## EXERCISE
Reproduce verbatim everything in the article on mindfulness as medicine from "Mindfulness as medicine: A" down to "pain and addiction.".

## DOCUMENT PASSAGE
Mindfulness as medicine: A powerful tool for pain and addiction

Mindfulness training has made its way into school districts, self-help and health books, and workplaces. One day soon, it could also be widely offered as a "medicine" for some physical and mental health conditions.

A particular form of mindfulness emphasizing pleasure is proven to work as well as a starting dose of a narcotic for pain and better than a traditional psychotherapy treatment for substance abuse, according to Eric Garland, PhD, a professor in the College of Social Work at the University of Utah and director of the Center on Mindfulness and Integrative Health Intervention Development.

Mindfulness may be helpful for many conditions beyond chronic pain and addiction.

The techniques that we teach are also very likely effective treatments for depression, anxiety, post-traumatic stress disorder, and simply increasing resilience in people without any diagnosable mental health conditions."

Eric Garland, PhD, Professor, College of Social Work, University of Utah

What is mindfulness?

Mindfulness might seem like a way to relax. But as a form of therapy, mindfulness is a kind of mental training for cultivating awareness, Garland says. Mindfulness means focusing attention on your thoughts, emotions, and body sensations in the moment you're experiencing them. The goal isn't to try to push these away, or to make them stay, but "watching your experience as if you were a witness," he says. "It's a practice of wakefulness, of becoming awake to the way your mind works and becoming aware of how you're operating in life." 

Garland studies Mindfulness-Oriented Recovery Enhancement (MORE), a specific form of mindfulness therapy. MORE therapy sessions include an important additional component: teaching people how to mindfully savor pleasure, meaningful experiences, and joy.

## DATA SHOWN

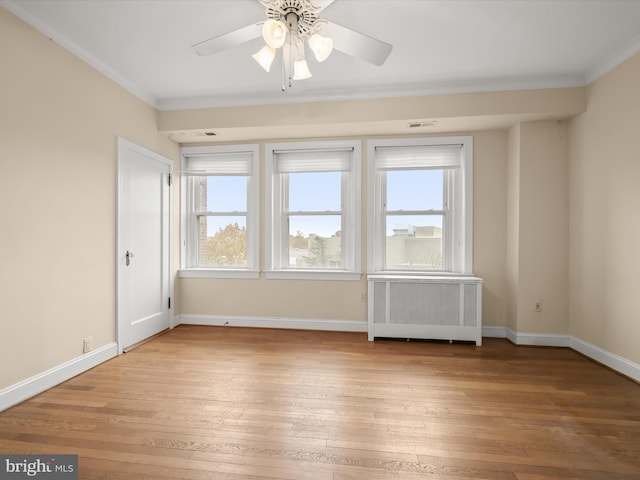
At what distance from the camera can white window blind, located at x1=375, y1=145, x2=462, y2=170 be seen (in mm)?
4098

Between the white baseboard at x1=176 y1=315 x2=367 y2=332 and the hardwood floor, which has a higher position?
the white baseboard at x1=176 y1=315 x2=367 y2=332

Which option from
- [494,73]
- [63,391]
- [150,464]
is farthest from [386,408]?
[494,73]

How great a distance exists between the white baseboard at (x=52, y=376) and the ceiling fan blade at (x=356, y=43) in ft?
10.6

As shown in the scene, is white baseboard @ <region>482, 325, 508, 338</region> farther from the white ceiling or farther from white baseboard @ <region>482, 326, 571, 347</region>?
the white ceiling

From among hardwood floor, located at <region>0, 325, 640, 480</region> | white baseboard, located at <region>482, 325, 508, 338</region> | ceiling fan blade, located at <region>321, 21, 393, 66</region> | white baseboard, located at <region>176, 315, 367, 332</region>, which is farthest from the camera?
white baseboard, located at <region>176, 315, 367, 332</region>

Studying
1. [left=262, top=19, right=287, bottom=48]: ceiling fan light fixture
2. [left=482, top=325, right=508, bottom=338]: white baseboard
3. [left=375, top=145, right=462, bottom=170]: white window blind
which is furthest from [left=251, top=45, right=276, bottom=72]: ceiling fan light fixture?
[left=482, top=325, right=508, bottom=338]: white baseboard

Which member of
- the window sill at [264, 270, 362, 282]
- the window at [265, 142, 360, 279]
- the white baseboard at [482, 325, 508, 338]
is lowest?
the white baseboard at [482, 325, 508, 338]

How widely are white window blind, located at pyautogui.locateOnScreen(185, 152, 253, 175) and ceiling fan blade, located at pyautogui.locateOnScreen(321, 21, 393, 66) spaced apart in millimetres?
2545

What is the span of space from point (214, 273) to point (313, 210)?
1.58m

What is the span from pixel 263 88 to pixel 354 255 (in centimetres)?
222

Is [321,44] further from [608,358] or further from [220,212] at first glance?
[608,358]

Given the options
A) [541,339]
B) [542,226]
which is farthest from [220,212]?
[541,339]

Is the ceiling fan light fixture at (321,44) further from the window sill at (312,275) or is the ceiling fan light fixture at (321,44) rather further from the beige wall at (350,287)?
the window sill at (312,275)

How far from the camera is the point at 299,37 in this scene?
2.24m
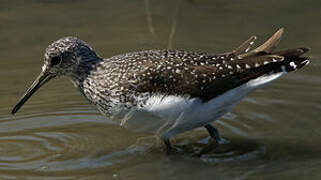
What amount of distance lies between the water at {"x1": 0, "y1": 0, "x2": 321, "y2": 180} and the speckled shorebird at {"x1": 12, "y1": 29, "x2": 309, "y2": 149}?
63 centimetres

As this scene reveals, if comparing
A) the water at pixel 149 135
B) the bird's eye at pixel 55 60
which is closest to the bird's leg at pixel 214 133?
the water at pixel 149 135

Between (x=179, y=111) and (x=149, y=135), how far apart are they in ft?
4.64

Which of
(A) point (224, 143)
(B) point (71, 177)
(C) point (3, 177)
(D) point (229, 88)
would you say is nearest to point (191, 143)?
(A) point (224, 143)

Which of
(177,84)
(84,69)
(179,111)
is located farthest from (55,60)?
(179,111)

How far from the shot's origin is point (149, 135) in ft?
33.8

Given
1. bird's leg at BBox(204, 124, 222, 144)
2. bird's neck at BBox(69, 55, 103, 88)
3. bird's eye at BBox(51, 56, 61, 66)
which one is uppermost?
bird's eye at BBox(51, 56, 61, 66)

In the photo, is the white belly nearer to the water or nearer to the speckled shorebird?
the speckled shorebird

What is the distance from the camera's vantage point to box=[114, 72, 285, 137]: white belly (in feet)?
29.3

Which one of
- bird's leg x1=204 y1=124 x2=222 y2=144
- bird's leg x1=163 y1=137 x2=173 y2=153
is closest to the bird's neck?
bird's leg x1=163 y1=137 x2=173 y2=153

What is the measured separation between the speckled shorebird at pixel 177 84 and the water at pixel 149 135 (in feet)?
2.05

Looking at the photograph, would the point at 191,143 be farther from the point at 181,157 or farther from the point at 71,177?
the point at 71,177

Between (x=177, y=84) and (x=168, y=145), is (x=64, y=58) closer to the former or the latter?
(x=177, y=84)

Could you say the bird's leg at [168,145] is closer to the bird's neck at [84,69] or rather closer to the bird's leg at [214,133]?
the bird's leg at [214,133]

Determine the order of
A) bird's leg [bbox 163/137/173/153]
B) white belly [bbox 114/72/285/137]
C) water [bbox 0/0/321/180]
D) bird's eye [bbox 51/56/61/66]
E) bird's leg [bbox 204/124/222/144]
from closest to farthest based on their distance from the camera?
white belly [bbox 114/72/285/137] < water [bbox 0/0/321/180] < bird's eye [bbox 51/56/61/66] < bird's leg [bbox 163/137/173/153] < bird's leg [bbox 204/124/222/144]
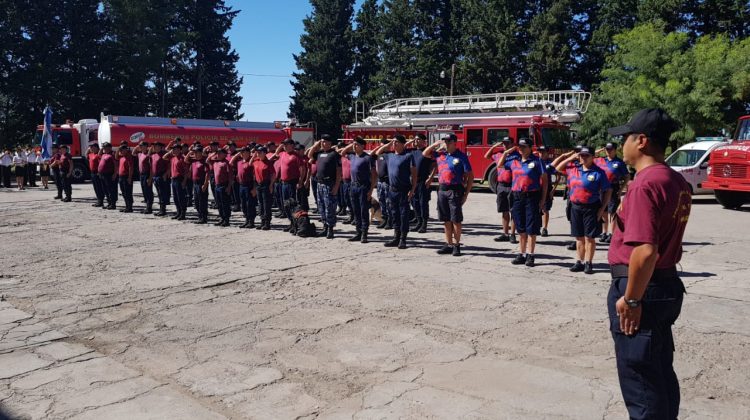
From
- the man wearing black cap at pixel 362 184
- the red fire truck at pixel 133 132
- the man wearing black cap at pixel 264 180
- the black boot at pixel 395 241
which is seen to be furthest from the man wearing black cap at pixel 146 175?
the red fire truck at pixel 133 132

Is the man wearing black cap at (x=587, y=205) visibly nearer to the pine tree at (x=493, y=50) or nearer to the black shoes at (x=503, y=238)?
the black shoes at (x=503, y=238)

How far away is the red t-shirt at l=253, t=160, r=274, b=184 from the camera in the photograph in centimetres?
1220

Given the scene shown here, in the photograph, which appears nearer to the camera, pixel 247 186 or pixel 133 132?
pixel 247 186

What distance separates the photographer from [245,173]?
12664 millimetres

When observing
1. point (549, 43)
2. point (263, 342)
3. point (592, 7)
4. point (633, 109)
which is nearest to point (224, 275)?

## RESULT
Mindfulness as medicine: A powerful tool for pain and addiction

Mindfulness training has made its way into school districts, self-help and health books, and workplaces. One day soon, it could also be widely offered as a "medicine" for some physical and mental health conditions.

A particular form of mindfulness emphasizing pleasure is proven to work as well as a starting dose of a narcotic for pain and better than a traditional psychotherapy treatment for substance abuse, according to Eric Garland, PhD, a professor in the College of Social Work at the University of Utah and director of the Center on Mindfulness and Integrative Health Intervention Development.

Mindfulness may be helpful for many conditions beyond chronic pain and addiction.